→ To do: In the records below, the relevant part opens with the line containing "سجل أبطال كأس الخليج العربي منذ عام 1970" and closes with the line containing "дурь Балаково"; print that part exactly and only, without its pictures.

→ Data provided:
========================================================================
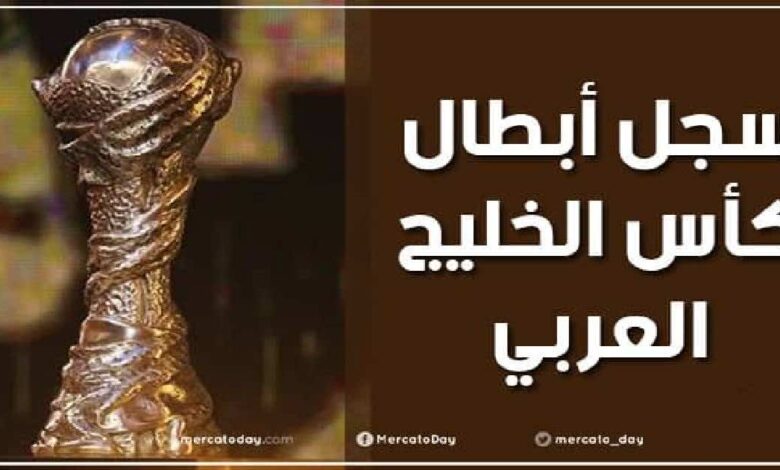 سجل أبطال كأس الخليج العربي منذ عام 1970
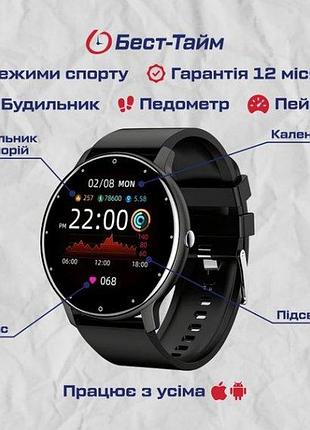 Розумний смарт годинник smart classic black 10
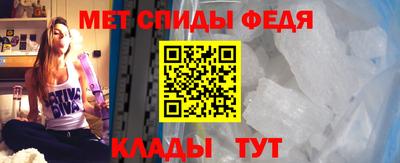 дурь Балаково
========================================================================
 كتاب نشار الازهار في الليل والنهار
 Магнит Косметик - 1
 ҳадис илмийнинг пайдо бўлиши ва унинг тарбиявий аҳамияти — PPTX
========================================================================
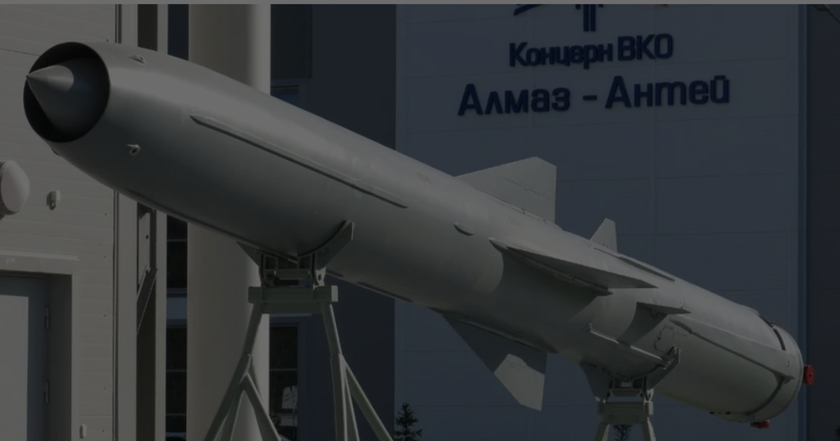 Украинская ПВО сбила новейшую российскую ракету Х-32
========================================================================
→ Solution for this task:
 سجل أبطال كأس الخليج العربي منذ عام 1970
 Розумний смарт годинник smart classic black 10
 дурь Балаково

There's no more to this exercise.